◆ EXERCISE:
Retype the material below. Keep every word exactly as it is.

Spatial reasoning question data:
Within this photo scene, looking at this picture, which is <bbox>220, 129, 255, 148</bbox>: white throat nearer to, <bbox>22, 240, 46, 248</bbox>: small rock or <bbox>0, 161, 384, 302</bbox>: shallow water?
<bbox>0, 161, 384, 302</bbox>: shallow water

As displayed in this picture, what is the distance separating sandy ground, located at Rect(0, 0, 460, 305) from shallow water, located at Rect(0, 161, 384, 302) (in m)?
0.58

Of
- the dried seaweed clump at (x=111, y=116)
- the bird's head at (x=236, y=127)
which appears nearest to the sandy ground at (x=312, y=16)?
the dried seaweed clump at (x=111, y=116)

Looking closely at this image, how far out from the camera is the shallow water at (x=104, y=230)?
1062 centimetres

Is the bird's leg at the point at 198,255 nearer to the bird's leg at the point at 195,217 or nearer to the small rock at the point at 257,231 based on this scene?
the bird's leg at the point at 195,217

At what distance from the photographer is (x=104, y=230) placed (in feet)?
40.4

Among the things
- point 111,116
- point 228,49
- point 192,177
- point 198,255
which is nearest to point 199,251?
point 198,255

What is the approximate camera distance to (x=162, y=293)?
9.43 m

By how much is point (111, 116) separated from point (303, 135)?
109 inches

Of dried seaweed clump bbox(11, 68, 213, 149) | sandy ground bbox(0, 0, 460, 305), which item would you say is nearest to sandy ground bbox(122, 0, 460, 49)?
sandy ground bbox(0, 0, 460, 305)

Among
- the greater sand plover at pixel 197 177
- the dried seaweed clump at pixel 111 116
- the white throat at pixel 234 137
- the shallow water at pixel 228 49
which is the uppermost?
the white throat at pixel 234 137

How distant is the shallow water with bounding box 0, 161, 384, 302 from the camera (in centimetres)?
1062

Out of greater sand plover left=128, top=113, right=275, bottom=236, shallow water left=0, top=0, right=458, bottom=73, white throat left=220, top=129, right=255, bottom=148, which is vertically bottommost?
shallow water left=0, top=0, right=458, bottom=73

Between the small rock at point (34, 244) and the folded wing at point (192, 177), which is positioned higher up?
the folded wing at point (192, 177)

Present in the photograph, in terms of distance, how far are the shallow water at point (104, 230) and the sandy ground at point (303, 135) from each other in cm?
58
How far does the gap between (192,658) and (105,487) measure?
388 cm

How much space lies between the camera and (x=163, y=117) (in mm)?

◆ EXERCISE RESULT:
Within this photo scene, looking at this picture, which is <bbox>220, 129, 255, 148</bbox>: white throat nearer to, <bbox>22, 240, 46, 248</bbox>: small rock or <bbox>0, 161, 384, 302</bbox>: shallow water?
<bbox>0, 161, 384, 302</bbox>: shallow water

As displayed in this picture, what is the distance separating sandy ground, located at Rect(0, 0, 460, 305) from shallow water, located at Rect(0, 161, 384, 302) (in m)?
0.58

Of
- the dried seaweed clump at (x=111, y=116)
- the bird's head at (x=236, y=127)
which appears nearest to the sandy ground at (x=312, y=16)?
the dried seaweed clump at (x=111, y=116)

Looking closely at this image, how far out from the camera is the shallow water at (x=104, y=230)?
1062 centimetres

Is the bird's leg at the point at 198,255 nearer to the bird's leg at the point at 195,217 or nearer to the small rock at the point at 257,231 based on this scene?
the bird's leg at the point at 195,217

At what distance from the photographer is (x=104, y=230) placed (in feet)?
40.4

Among the things
- point 111,116
- point 228,49
- point 192,177
- point 198,255
which is nearest to point 199,251?
point 198,255

What is the approximate camera distance to (x=162, y=293)?
9.43 m

By how much is point (111, 116) separated from point (303, 135)?
109 inches

Of dried seaweed clump bbox(11, 68, 213, 149) | sandy ground bbox(0, 0, 460, 305), which item would you say is nearest to sandy ground bbox(122, 0, 460, 49)?
sandy ground bbox(0, 0, 460, 305)

Among
- the greater sand plover at pixel 197 177
- the dried seaweed clump at pixel 111 116
- the white throat at pixel 234 137
- the shallow water at pixel 228 49
which is the uppermost?
the white throat at pixel 234 137

How distant is the shallow water with bounding box 0, 161, 384, 302 from the camera (in centimetres)?
1062

Out of greater sand plover left=128, top=113, right=275, bottom=236, shallow water left=0, top=0, right=458, bottom=73, white throat left=220, top=129, right=255, bottom=148, which is vertically bottommost?
shallow water left=0, top=0, right=458, bottom=73

Between the small rock at point (34, 244) and the folded wing at point (192, 177), which is positioned higher up?
the folded wing at point (192, 177)

Present in the photograph, in terms of distance, how far are the shallow water at point (104, 230) and the sandy ground at point (303, 135) from each other in cm?
58
How far does the gap between (192,658) and (105,487) measure?
388 cm

How much space lies between the camera and (x=163, y=117) (in mm)?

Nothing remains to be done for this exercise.